Ju’s study found that people don’t want to talk to a voice agent if they’re lost, have missed a light, or misunderstood a direction. “Once they’re not on the course they want, they don’t want to hear anything,” says Ju. Another time to avoid voice interaction is when a driver is coming to a stop sign or light. Yet, while drivers wait for a stop sign or light, it can be a very good time to interact. “Those are geographically close to each other, but we discovered they are situationally very different,” says Ju.
All of this research feeds back into the automotive industry, as Ju works closely with industry partners. “This is a moment where change is afoot in the auto industry,” says Ju. “There’s an important role academia plays in a very applied space. There are day-to-day implications for the work that we’re doing. It’s an exciting space to be in, and it’s easy to stay motivated.”
Robotic Chairs, They Could Do Many Things for Us
In another current project, entirely separate from cars, Ju is studying how people interact with robotic chairs. How can an automatically rearranging chair communicate its movements to a person in a shared space? And how will people navigate around such a chair?
“If you’re passing a chair in a hallway, you don’t run into it,” says Ju. Though the statement is almost funny in its simplicity, yet the humor indicates how implicitly we engage with everyday objects. For Ju, the next question was, “Is it more threatening if a chair has biological motion?”

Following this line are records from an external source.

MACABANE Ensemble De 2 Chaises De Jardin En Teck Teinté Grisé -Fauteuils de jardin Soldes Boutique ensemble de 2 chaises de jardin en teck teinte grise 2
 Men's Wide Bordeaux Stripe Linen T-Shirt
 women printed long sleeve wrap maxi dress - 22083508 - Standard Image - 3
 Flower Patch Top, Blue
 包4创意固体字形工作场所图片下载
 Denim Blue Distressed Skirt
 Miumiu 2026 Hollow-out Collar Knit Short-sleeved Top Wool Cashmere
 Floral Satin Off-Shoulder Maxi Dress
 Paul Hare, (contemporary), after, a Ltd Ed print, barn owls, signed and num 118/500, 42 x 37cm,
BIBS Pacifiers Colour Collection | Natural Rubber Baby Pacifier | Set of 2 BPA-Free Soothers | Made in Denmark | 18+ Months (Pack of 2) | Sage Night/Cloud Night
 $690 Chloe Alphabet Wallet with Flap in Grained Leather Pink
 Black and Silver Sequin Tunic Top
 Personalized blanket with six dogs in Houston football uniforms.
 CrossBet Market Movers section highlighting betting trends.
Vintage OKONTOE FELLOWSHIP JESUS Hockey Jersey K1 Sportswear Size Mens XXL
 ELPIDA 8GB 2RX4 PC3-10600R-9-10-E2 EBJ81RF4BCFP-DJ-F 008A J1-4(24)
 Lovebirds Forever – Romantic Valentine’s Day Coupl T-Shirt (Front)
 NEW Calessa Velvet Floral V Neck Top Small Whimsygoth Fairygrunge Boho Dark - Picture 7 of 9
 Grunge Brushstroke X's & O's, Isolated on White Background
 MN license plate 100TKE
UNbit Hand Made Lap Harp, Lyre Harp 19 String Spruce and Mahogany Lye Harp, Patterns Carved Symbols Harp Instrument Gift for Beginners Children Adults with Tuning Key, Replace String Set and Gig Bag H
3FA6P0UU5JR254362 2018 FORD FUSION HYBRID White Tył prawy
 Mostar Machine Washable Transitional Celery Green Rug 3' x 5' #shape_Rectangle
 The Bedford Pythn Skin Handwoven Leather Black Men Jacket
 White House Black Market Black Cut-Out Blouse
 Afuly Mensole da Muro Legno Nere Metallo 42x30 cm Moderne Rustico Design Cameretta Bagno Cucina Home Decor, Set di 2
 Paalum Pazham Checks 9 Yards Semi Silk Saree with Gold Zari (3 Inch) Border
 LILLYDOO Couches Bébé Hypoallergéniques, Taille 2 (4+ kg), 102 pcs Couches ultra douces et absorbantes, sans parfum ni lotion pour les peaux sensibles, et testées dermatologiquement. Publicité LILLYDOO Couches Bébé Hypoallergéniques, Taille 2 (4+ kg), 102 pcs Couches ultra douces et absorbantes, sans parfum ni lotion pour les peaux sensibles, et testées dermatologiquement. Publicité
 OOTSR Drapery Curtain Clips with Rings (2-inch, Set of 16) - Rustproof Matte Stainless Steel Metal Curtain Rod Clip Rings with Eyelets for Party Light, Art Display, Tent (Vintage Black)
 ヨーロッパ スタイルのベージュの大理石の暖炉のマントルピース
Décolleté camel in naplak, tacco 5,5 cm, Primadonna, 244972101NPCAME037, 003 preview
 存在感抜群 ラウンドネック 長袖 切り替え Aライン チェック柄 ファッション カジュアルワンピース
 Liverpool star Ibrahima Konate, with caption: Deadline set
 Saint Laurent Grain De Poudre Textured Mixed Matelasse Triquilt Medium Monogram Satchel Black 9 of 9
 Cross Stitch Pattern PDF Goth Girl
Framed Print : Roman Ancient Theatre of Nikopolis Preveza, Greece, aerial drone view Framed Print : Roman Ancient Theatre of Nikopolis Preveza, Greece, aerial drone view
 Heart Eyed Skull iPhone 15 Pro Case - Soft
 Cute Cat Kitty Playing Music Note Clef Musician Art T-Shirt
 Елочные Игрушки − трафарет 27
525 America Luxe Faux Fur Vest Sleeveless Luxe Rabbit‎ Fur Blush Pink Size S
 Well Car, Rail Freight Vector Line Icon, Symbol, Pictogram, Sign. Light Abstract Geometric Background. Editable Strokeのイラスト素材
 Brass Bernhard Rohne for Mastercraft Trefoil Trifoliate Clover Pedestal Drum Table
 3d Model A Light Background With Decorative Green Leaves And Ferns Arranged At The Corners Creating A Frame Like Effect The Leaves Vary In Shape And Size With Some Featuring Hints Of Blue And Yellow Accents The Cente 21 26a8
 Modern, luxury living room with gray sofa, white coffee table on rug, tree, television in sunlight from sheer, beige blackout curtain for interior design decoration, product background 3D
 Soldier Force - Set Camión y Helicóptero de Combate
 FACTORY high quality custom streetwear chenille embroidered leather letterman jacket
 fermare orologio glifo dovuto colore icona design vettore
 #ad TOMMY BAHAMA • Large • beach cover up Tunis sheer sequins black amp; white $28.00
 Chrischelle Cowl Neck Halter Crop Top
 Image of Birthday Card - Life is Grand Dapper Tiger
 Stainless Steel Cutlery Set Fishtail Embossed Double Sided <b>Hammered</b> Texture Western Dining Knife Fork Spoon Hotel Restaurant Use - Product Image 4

“Everyone has the same reaction. From a purely logical perspective, it doesn't make sense. The chair doesn’t really see you.”
A robotic chair could do anything—offer a person a seat, usher people to follow them, or rearrange themselves in a space, trying to navigate around people. Each of these tasks requires different types of gestures. In order to figure out how people will respond, Ju and her team strapped chairs on robotic vacuums to control movement. They are now working on a hover board base.
“We do a lot of improvisation and exploration, because there are so many possible degrees of freedom,” says Ju. For example, in testing how a chair might communicate that it wants a person to move out of the way, the researchers had the chair simply pause in front of a person, move in a side-to-side gesture, or move in a forward-back gesture. What they found was that the pause and the side-to-side gesture had slightly less success in getting people to move out of the way. The forward-back gesture, although very clear, was often perceived as aggressive.
Ju also says that people do not feel comfortable passing a chair unless it is turned straight toward them. “The performed gaze makes them feel acknowledged and that they can move,” she says. “Everyone has the same reaction. From a purely logical perspective, it doesn't make sense. The chair doesn’t really see you. But it works.”
“We’re going through the world with a lot of assumed rules,” says Ju. “They’re so assumed, we couldn’t even articulate them, but in the moment, we follow them. We have to teach machines these rules, and also how to change under different circumstances and environments.”